Love — the former lead vocalist for Hole and the widow of the late Nirvana frontman Kurt Cobain — also claimed only 8.48% of the Rock Hall’s inductees and just nine of its board’s 31 members are women.
“Why are women so marginalized by the Rock Hall? …” she asked. “The Rock Hall’s canon-making doesn’t just reek of sexist gatekeeping, but also purposeful ignorance and hostility.”
Inductee Carole King performs onstage during the 36th Annual Rock and Roll Hall Of Fame Induction Ceremony on Oct. 30, 2021 in Cleveland, Ohio.Getty Images for The Rock and Roll Hall of Fame
“Induction affects artists’ ticket prices, their performance guarantees, the quality of their reissue campaigns (if they get reissued at all),” Love reasoned. “These opportunities are life-changing — the difference between touring secondary-market casinos opening for a second-rate comedian, or headlining respected festivals.”

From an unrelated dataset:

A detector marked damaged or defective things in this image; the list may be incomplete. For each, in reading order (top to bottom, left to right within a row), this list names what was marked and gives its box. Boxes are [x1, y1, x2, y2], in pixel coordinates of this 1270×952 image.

Love also argued the 2023 nominations, revealed in early February, “offered the annual reminder of just how extraordinary a woman must be to make it into the ol’ boys club” as more women than ever were included in this year’s nomination class.

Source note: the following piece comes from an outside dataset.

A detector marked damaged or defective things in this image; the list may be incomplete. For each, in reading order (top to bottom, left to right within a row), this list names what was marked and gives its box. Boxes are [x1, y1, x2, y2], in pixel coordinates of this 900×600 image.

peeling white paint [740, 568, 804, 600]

Bush, Cyndi Lauper, Missy Elliott, Sheryl Crow, Meg White of the White Stripes, and Gillian Gilbert of New Order are potential inductees.
“If the Rock Hall is not willing to look at the ways it is replicating the violence of structural racism and sexism that artists face in the music industry, if it cannot properly honor what visionary women artists have created, innovated, revolutionized and contributed to popular music — well, then let it go to hell in a handbag,” Love concluded.
She shared the article to Instagram on Friday, tagging The Guardian and claiming: “@guardian censored my line ‘RUN BY A GOVERNING BOARD MADE UP OF MUSIC’S MOST MALEVOLENT, A VIRTUAL BLACK HOLE OF THE HELLISH.’”
She continued: “I never used the word ‘marginalized’ applied to 51 percent of the worlds population (censored by a woman! Is this why people use substack?),” she asked of the popular blogging platform.
The Post has contacted reps for Love and The Guardian for comment.